Seis pessoas foram condenadas pela morte do casal Valter e Araceli. Penas somam 364 anos.
Na segunda-feira (27), o Tribunal de Justiça de Santa Catarina (TJSC) anunciou a condenação de seis pessoas pela morte do casal Valter Agostinho de Faria Junior e Araceli Cristina Zanella, que desapareceram em 11 de novembro de 2024 em Biguaçu. A sentença, que soma 364 anos e 11 meses de prisão, afirma que o casal foi assassinado, apesar de os corpos nunca terem sido encontrados.
Detalhes do crime
Os condenados, quatro homens e duas mulheres, são parentes e amigos entre si.
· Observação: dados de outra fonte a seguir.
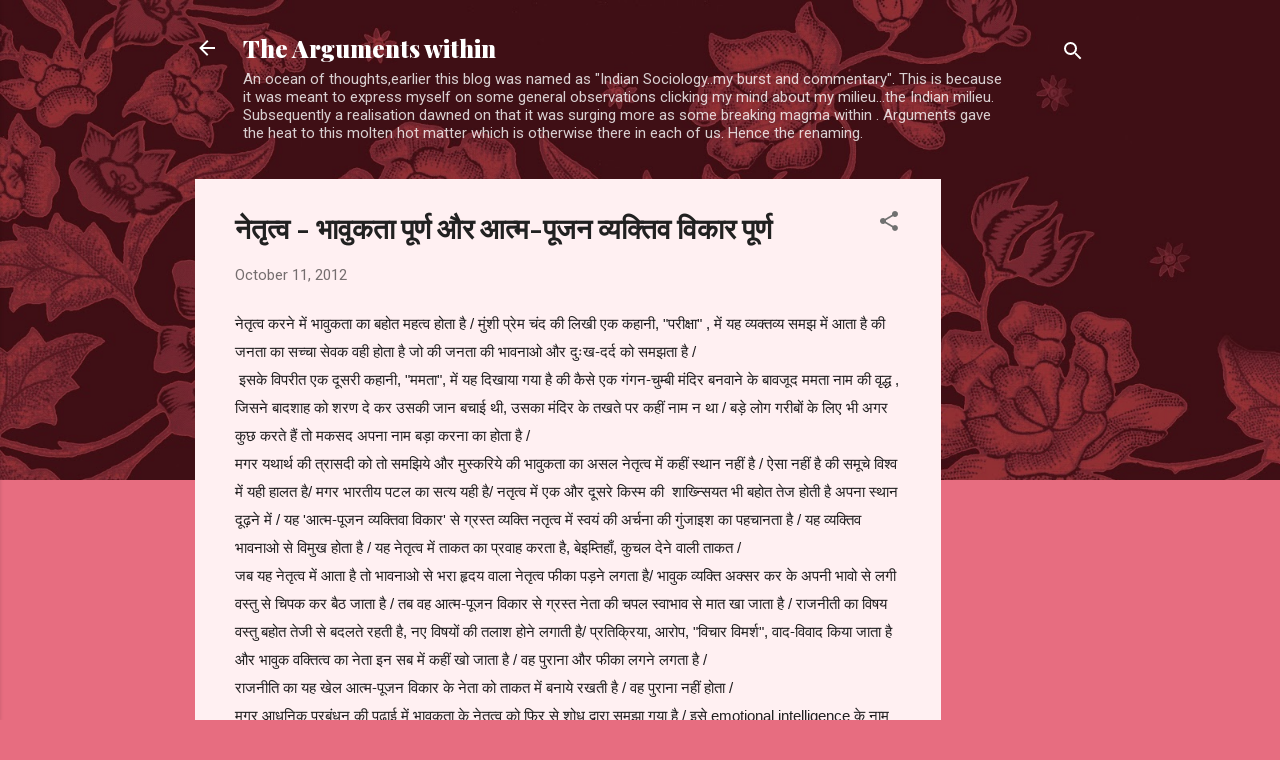

--- FILE ---
content_type: text/html; charset=utf-8
request_url: https://www.google.com/recaptcha/api2/aframe
body_size: 268
content:
<!DOCTYPE HTML><html><head><meta http-equiv="content-type" content="text/html; charset=UTF-8"></head><body><script nonce="CARzGUdEDpUsO_o5Y_EjFA">/** Anti-fraud and anti-abuse applications only. See google.com/recaptcha */ try{var clients={'sodar':'https://pagead2.googlesyndication.com/pagead/sodar?'};window.addEventListener("message",function(a){try{if(a.source===window.parent){var b=JSON.parse(a.data);var c=clients[b['id']];if(c){var d=document.createElement('img');d.src=c+b['params']+'&rc='+(localStorage.getItem("rc::a")?sessionStorage.getItem("rc::b"):"");window.document.body.appendChild(d);sessionStorage.setItem("rc::e",parseInt(sessionStorage.getItem("rc::e")||0)+1);localStorage.setItem("rc::h",'1768824462407');}}}catch(b){}});window.parent.postMessage("_grecaptcha_ready", "*");}catch(b){}</script></body></html>

--- FILE ---
content_type: text/plain
request_url: https://www.google-analytics.com/j/collect?v=1&_v=j102&a=1180091707&t=pageview&_s=1&dl=https%3A%2F%2Fimsingh1999-mannu.blogspot.com%2F2012%2F10%2Fblog-post_11.html&ul=en-us%40posix&dt=%E0%A4%A8%E0%A5%87%E0%A4%A4%E0%A5%83%E0%A4%A4%E0%A5%8D%E0%A4%B5%20-%20%E0%A4%AD%E0%A4%BE%E0%A4%B5%E0%A5%81%E0%A4%95%E0%A4%A4%E0%A4%BE%20%E0%A4%AA%E0%A5%82%E0%A4%B0%E0%A5%8D%E0%A4%A3%20%E0%A4%94%E0%A4%B0%20%E0%A4%86%E0%A4%A4%E0%A5%8D%E0%A4%AE-%E0%A4%AA%E0%A5%82%E0%A4%9C%E0%A4%A8%20%E0%A4%B5%E0%A5%8D%E0%A4%AF%E0%A4%95%E0%A5%8D%E0%A4%A4%E0%A4%BF%E0%A4%B5%20%E0%A4%B5%E0%A4%BF%E0%A4%95%E0%A4%BE%E0%A4%B0%20%E0%A4%AA%E0%A5%82%E0%A4%B0%E0%A5%8D%E0%A4%A3&sr=1280x720&vp=1280x720&_u=IEBAAEABAAAAACAAI~&jid=1801689419&gjid=355542640&cid=1488724665.1768824461&tid=UA-57906291-1&_gid=51913177.1768824461&_r=1&_slc=1&z=562053190
body_size: -455
content:
2,cG-2YK40DESDZ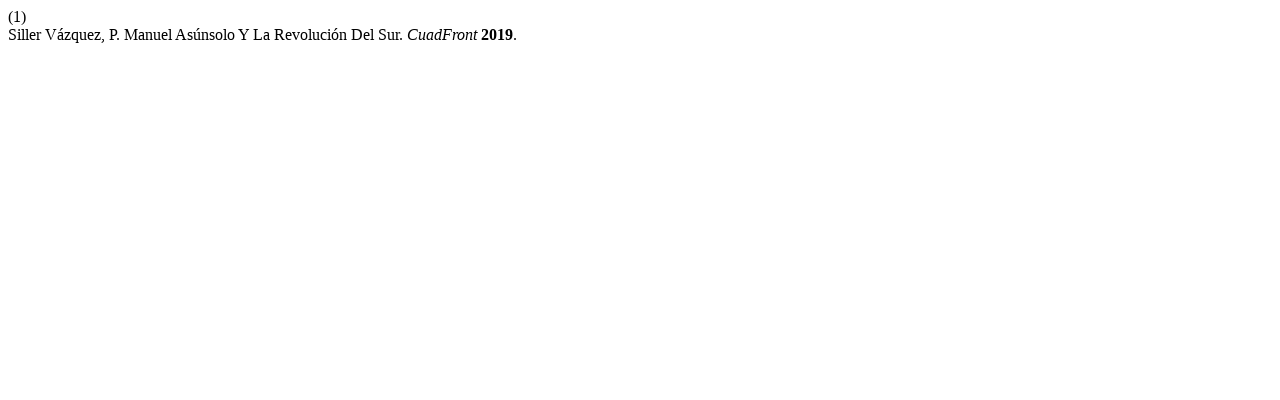

--- FILE ---
content_type: text/html; charset=UTF-8
request_url: http://erevistas.uacj.mx/ojs/index.php/cuadfront/citationstylelanguage/get/acs-nano?submissionId=3232&publicationId=3064
body_size: 188
content:
<div class="csl-bib-body">
  <div class="csl-entry"><div class="csl-left-margin">(1)</div><div class="csl-right-inline">Siller Vázquez, P. Manuel Asúnsolo Y La Revolución Del Sur. <i>CuadFront</i> <b>2019</b>.</div></div>
</div>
O crime, segundo a Justiça, foi motivado por um desentendimento sobre a locação de um imóvel pertencente às vítimas. Após a rescisão do contrato, o casal não foi mais visto. A denúncia do Ministério Público (MP) revelou que amigos e parentes dos locatários participaram da ação criminosa, que incluiu a subtração de bens das vítimas, como um carro e aparelhos eletrônicos.
Implicações legais
A Justiça destacou que a ausência dos corpos não impede a caracterização do crime de latrocínio, com base no Código de Processo Penal, que admite provas indiretas, como depoimentos testemunhais. O delegado responsável pelo caso enfatizou que adultos com contatos variados não desaparecem sem deixar rastros.
Penas aplicadas
As penas variaram de 50 a 64 anos de prisão, com três réus recebendo 62 anos e quatro meses. Um dos condenados cumprirá sua pena em domicílio, sob medidas de segurança. O casal, que estava junto há cerca de cinco anos, planejava se mudar para uma propriedade em Governador Celso Ramos, na expectativa de aposentadoria.
O caso destaca a gravidade do crime e a complexidade das investigações, que seguirão em andamento, mesmo após as condenações.